ZU ERLEDIGENDE AUFGABE => Übertrage bitte den Satz „Um herauszufinden, warum dieser Ansatz nicht bis zum Schluß durchgehalten wurde, muß die Geschichte von LER von der Entwicklung bis heute näher betrachtet werden.“ aus dem Text über das Brandenburger Modell LER ins Englische.

Marianne Birthler setzte deshalb auf einen Neuanfang in besonderer Art und Weise. Während sich im westdeutschen Modell von RU die teilnehmenden Schüler in eine evangelische und eine katholische Gruppe teilen und die nicht-teilnehmenden in der Regel Ethik-Unterricht besuchen, sollte diese Aufspaltung im Brandenburger Modell vermieden werden.
„Kernpunkt von LER war von Beginn an der gemeinsame Unterricht für alle Kinder, an dessen Konzeption und Gestaltung allerdings die Kirchen und andere Weltanschauungsgemeinschaften beteiligt sind.“8
Um herauszufinden, warum dieser Ansatz nicht bis zum Schluß durchgehalten wurde, muß die Geschichte von LER von der Entwicklung bis heute näher betrachtet werden.

Auszüge räumlicher Fragedaten
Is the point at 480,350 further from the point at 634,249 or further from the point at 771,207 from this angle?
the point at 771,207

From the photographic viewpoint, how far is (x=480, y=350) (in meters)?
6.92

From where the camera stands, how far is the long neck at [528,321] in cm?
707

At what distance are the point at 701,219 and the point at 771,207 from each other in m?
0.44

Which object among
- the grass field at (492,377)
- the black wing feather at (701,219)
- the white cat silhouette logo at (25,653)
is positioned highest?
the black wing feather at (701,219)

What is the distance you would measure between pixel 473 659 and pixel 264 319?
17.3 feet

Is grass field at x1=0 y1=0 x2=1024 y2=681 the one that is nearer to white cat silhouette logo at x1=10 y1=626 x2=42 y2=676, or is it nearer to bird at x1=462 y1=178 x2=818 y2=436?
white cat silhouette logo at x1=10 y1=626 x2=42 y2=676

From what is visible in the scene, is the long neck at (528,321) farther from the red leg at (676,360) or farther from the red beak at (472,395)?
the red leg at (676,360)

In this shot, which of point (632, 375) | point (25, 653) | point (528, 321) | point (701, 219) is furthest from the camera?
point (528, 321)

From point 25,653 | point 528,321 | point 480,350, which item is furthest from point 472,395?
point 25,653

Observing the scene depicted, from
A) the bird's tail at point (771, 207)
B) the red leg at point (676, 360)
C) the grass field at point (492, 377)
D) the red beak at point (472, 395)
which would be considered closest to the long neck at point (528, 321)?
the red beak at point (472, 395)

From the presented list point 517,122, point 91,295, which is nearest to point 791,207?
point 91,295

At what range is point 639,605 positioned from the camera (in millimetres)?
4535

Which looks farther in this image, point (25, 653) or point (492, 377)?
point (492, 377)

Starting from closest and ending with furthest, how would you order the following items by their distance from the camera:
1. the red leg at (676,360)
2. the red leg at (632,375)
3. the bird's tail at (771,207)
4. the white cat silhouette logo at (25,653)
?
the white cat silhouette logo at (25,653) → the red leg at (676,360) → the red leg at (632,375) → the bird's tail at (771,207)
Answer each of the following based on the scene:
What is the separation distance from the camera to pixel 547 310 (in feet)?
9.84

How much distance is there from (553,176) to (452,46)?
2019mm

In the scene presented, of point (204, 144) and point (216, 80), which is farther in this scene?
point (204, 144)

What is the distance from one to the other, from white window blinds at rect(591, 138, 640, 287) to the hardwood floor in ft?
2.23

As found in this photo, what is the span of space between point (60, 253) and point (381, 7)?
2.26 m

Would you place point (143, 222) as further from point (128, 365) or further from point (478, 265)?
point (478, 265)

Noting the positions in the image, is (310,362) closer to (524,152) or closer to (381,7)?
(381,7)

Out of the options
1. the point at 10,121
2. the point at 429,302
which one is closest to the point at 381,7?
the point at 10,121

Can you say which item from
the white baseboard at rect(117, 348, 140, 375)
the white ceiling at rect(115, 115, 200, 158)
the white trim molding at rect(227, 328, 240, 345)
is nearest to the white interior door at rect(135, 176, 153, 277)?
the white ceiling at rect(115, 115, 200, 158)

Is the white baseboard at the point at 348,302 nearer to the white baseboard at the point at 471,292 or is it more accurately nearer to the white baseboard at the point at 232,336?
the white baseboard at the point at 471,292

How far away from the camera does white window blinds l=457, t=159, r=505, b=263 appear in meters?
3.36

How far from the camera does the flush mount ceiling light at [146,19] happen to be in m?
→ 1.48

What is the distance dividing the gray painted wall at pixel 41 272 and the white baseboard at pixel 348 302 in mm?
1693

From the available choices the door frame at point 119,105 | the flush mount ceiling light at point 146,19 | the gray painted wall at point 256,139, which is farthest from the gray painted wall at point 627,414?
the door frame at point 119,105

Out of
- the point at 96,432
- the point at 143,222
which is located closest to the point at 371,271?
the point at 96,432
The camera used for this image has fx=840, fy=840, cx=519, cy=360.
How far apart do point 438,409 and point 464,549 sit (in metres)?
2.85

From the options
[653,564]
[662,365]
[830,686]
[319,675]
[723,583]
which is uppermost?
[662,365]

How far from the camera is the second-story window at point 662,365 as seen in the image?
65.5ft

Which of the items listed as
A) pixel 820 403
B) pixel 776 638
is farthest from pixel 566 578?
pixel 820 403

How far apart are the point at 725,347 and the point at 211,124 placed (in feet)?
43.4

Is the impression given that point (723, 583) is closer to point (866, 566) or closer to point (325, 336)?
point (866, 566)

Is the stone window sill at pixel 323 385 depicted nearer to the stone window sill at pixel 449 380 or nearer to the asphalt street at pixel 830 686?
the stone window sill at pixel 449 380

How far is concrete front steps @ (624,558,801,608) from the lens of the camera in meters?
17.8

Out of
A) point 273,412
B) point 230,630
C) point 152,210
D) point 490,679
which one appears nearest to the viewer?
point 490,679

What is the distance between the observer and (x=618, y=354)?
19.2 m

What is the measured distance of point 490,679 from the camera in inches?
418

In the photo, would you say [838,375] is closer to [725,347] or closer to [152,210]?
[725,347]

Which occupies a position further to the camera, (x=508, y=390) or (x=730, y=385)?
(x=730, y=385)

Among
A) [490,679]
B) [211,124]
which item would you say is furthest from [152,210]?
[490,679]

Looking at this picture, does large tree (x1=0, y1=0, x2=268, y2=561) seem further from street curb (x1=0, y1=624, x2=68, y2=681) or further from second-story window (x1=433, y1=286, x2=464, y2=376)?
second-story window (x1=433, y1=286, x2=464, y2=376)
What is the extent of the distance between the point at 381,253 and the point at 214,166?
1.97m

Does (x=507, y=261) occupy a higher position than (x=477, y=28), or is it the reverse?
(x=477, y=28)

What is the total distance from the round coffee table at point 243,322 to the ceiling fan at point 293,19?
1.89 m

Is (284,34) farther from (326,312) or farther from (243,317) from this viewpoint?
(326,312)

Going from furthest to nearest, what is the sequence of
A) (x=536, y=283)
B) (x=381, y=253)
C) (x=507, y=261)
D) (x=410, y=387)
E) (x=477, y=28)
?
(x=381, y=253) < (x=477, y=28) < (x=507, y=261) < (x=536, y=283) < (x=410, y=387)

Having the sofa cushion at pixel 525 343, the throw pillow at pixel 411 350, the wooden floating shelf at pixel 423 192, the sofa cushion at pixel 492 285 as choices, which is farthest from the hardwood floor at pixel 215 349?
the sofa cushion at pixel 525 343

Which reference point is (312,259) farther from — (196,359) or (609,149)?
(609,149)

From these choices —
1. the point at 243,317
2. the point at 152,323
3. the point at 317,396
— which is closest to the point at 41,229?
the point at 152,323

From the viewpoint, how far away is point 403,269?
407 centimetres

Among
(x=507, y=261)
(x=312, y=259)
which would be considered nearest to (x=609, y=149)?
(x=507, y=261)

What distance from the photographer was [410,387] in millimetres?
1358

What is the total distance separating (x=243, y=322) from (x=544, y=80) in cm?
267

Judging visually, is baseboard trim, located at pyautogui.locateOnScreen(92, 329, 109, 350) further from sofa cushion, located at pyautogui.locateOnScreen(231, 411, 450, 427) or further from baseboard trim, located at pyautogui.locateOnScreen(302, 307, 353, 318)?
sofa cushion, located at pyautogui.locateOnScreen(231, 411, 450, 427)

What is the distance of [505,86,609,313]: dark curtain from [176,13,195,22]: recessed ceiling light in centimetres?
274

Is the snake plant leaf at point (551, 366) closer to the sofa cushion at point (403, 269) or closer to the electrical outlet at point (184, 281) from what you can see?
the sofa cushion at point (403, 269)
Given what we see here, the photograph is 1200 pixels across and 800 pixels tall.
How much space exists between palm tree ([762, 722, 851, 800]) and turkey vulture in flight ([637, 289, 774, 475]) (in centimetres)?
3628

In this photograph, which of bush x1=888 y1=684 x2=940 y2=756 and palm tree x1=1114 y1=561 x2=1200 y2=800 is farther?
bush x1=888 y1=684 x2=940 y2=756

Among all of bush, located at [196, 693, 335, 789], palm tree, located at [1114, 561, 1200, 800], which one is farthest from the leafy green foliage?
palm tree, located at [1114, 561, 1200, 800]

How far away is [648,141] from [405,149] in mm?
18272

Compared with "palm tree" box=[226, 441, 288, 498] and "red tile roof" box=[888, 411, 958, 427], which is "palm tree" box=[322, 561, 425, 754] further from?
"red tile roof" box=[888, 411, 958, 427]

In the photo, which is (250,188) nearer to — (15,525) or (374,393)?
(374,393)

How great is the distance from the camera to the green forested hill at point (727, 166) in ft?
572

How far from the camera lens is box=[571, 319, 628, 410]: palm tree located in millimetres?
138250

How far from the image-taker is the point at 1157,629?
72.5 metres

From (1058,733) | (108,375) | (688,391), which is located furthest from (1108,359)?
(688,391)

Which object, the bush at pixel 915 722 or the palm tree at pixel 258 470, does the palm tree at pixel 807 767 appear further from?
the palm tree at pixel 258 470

FERTIGE ANTWORT => To find out why this approach was not sustained to the end, the history of LER must be examined more closely, from its development up to the present day.